Optimal transport

Introduction

summary from this cool article with a brief history and various applications

  • problem: artisans waste too much time to pick up milk from the farms that are too far away
  • Monge-Kantorovich problem: find a function T,called the Monge map, that assigns each farm to an artisan ( all prod in the farm goes to that specific artisan), considering
    • distances
    • respective demands
  • Monge-Kantorovich problem: find a (probabilistic) function Г that is allowed to split the production of farms among all artisan
    • always have solution under some assumptions on distances
  • optimal transport:
  • key: model data as probability distributions
    • image → distribution over pixels with probabilities given by their intensities normalized to sum to one.
    • text → discrete distributions of words with probabilities given by their frequencies of occurrence.
  • interpolation
    • intermediate transformations along the transformation path
    • e.g. 2 images
      • min distances between each pixels
  • applications:
    • [CV] color transfer
      • sample pixels (RGB data) from 2 images and align using OT
      • simple code using pot in the following section
    • [CV] poisson image editing with OT
      • apply OT to align color gradients from 2 images
      • solve poisson eqn to blend boundaries
        • (this step is from the original poisson image editing, the catch is that it preserves colors in the source.
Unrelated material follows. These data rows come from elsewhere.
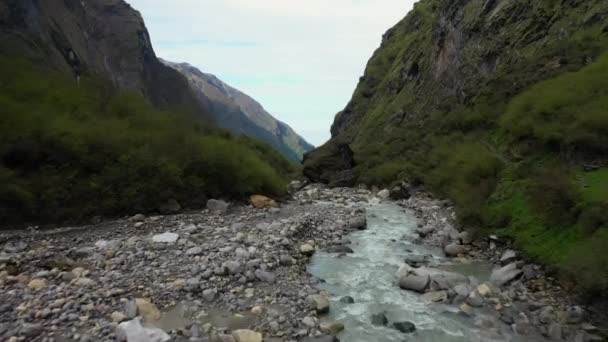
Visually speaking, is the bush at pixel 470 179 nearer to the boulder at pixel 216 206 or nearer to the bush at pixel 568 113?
the bush at pixel 568 113

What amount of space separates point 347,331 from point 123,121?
57.3ft

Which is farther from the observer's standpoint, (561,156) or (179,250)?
(561,156)

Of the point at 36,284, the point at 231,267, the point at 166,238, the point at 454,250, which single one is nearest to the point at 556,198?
the point at 454,250

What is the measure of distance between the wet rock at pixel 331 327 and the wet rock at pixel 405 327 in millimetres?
1134

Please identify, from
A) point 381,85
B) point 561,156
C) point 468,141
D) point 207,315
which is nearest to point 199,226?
point 207,315

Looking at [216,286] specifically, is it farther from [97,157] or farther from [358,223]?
[97,157]

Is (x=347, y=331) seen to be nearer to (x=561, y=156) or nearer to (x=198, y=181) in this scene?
(x=561, y=156)

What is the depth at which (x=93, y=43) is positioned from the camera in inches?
2810

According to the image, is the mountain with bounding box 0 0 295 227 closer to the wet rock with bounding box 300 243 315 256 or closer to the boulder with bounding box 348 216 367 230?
the boulder with bounding box 348 216 367 230

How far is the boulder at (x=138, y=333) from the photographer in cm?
732

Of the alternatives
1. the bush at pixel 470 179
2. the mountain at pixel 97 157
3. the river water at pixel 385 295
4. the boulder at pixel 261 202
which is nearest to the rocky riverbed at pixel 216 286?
the river water at pixel 385 295

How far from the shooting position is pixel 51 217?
15547 mm

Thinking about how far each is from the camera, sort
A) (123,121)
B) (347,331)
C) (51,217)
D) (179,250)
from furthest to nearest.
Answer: (123,121), (51,217), (179,250), (347,331)

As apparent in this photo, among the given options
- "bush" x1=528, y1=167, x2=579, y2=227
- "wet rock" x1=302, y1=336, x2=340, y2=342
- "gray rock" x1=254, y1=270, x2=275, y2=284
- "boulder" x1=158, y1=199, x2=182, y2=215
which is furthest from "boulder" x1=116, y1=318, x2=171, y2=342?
"boulder" x1=158, y1=199, x2=182, y2=215
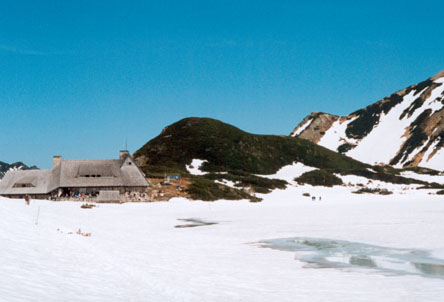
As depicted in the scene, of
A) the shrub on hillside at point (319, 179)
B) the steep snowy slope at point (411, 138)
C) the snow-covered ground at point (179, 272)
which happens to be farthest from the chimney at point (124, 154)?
the steep snowy slope at point (411, 138)

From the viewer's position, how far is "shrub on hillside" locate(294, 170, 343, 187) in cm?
9563

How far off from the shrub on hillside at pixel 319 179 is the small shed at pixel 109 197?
153 feet

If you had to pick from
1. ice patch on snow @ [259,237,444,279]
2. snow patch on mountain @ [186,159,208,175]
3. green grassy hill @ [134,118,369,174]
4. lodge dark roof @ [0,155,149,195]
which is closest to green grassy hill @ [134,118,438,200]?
green grassy hill @ [134,118,369,174]

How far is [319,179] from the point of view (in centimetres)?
9825

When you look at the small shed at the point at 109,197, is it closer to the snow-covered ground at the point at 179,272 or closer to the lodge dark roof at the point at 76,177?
the lodge dark roof at the point at 76,177

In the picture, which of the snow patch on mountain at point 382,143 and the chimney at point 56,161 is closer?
the chimney at point 56,161

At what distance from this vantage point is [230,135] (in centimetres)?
14050

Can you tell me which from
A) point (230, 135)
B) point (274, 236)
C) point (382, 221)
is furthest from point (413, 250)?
point (230, 135)

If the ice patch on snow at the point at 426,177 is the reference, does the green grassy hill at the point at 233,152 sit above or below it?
above

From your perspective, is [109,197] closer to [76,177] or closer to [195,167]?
[76,177]

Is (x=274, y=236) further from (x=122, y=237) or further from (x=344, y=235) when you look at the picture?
(x=122, y=237)

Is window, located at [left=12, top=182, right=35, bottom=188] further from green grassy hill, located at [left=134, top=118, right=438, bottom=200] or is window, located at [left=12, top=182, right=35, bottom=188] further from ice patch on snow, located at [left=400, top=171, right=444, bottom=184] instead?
ice patch on snow, located at [left=400, top=171, right=444, bottom=184]

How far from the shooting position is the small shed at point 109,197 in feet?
198

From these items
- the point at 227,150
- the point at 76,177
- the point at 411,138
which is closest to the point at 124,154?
the point at 76,177
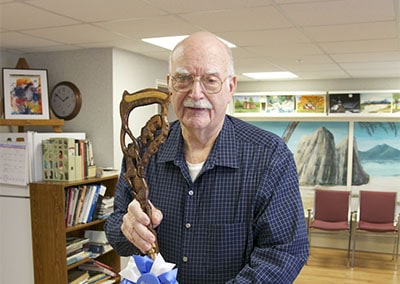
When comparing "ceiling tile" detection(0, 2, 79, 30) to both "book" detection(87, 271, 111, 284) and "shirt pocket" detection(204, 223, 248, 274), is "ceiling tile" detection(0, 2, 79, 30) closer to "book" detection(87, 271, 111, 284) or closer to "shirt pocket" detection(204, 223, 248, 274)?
"shirt pocket" detection(204, 223, 248, 274)

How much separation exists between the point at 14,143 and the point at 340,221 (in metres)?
4.29

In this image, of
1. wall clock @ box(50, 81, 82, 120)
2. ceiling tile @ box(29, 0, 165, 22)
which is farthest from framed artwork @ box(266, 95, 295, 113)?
ceiling tile @ box(29, 0, 165, 22)

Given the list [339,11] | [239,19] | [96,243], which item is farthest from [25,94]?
[339,11]

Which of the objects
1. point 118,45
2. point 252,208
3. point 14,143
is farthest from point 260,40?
point 252,208

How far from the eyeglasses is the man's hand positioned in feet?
1.12

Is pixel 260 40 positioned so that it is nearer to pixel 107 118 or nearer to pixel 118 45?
pixel 118 45

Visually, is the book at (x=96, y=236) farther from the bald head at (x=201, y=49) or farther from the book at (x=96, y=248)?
the bald head at (x=201, y=49)

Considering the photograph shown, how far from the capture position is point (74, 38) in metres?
3.23

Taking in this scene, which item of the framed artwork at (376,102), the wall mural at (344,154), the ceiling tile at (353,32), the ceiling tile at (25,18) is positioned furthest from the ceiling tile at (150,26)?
the wall mural at (344,154)

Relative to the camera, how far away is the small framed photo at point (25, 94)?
11.4 ft

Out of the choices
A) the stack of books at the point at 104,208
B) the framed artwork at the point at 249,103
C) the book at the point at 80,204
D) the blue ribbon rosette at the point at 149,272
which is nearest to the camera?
the blue ribbon rosette at the point at 149,272

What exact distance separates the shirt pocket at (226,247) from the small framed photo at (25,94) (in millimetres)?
2864

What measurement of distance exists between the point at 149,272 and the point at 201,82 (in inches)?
20.3

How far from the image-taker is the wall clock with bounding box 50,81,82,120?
381cm
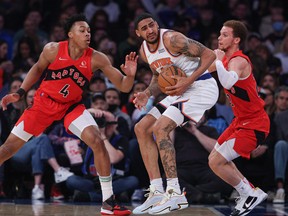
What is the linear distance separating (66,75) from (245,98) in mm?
1916

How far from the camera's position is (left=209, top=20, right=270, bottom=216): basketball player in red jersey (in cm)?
827

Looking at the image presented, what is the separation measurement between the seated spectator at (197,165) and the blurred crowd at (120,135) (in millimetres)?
13

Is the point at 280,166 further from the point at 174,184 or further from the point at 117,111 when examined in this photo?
the point at 174,184

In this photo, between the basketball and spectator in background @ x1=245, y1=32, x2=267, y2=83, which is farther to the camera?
spectator in background @ x1=245, y1=32, x2=267, y2=83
That’s where OT comes in)
      • simple code using pot in the following section
    • [NLP] automatic translation
      • align word embeddings

pot library

  • pip install pot
    • import ot
  • transport cost matrix
    • M=ot.dist(source, target)
  • Earth Mover’s distance (discrete Wasserstein distance)
    • soln: transport matrix
      • ot.emd(ource, target, M)
      • number of things from source to target
        • sum of columns: supply
        • sum of rows: demand
    • slow O(n^3log(n))
      • n=max(source dim, target dim)
    • Pro:
      • integers, sparse soln
  • Sinkhorn algorithm does that by adding an entropic regularization term
    • soln: transport matrix
      • ot.sinkhorn(source, target, reg=reg, M=M/M.max())
    • not sparse soln, value can be fraction (sometimes doesn’t make sense)
  • color transfer
    • sample Xs from IMGs and sample Xt from IMGt
      • Xs(ource) dim: (pixel, rgb)
      • Xt(arget) dim: (pixel, rgb)
    • ot_emd = ot.da.EMDTransport()
    • ot_emd.fit(Xs=Xs, Xt=Xt)
    • transp_Xt_emd = ot_emd.inverse_transform(Xt=IMGt)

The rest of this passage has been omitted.